Source data -

[start]

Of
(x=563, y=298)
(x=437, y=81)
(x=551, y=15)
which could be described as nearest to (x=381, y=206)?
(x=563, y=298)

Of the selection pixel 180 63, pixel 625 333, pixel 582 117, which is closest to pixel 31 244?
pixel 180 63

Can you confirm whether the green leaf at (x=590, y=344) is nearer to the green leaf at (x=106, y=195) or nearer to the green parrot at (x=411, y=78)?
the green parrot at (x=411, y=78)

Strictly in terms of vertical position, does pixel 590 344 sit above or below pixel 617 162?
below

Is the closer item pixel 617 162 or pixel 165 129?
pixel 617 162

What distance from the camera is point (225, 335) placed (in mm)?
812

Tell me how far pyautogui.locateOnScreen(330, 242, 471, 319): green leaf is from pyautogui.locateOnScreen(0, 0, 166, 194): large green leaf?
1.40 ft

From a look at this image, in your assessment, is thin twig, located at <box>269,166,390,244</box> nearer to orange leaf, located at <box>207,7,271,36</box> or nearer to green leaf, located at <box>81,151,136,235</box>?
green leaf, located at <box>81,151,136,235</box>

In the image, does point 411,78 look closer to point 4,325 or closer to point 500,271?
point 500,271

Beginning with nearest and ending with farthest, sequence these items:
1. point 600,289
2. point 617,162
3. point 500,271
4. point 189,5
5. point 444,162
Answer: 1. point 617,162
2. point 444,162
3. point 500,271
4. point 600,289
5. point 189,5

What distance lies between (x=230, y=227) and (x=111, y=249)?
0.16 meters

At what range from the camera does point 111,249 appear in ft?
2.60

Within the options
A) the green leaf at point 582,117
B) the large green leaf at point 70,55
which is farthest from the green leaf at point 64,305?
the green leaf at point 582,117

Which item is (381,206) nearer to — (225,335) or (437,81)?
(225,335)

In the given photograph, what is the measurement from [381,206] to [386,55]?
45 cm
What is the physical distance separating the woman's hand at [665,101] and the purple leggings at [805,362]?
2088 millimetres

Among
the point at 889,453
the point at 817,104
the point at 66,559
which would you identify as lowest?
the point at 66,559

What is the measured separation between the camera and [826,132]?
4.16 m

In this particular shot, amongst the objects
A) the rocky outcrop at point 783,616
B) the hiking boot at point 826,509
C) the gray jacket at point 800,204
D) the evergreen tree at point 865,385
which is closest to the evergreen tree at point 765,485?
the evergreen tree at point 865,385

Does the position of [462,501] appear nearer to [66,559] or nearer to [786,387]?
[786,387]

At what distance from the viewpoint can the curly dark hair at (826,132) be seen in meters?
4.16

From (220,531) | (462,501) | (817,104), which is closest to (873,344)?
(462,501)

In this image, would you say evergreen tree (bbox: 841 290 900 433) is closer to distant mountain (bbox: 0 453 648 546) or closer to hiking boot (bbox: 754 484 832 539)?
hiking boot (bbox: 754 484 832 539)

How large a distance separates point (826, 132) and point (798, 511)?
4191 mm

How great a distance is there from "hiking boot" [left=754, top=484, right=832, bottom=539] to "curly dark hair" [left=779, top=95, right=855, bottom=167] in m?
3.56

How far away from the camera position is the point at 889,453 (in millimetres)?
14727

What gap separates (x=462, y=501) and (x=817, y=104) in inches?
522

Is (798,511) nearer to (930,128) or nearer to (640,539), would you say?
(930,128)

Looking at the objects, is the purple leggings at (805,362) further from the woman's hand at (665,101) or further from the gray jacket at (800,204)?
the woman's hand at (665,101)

[end]

Goal - Please gather every line of the data above that contains the word "closer" and copy each such line in full.

Written response -
Is the closer item pixel 617 162 or pixel 165 129?
In the image, does point 411,78 look closer to point 4,325 or closer to point 500,271?
In this image, would you say evergreen tree (bbox: 841 290 900 433) is closer to distant mountain (bbox: 0 453 648 546) or closer to hiking boot (bbox: 754 484 832 539)?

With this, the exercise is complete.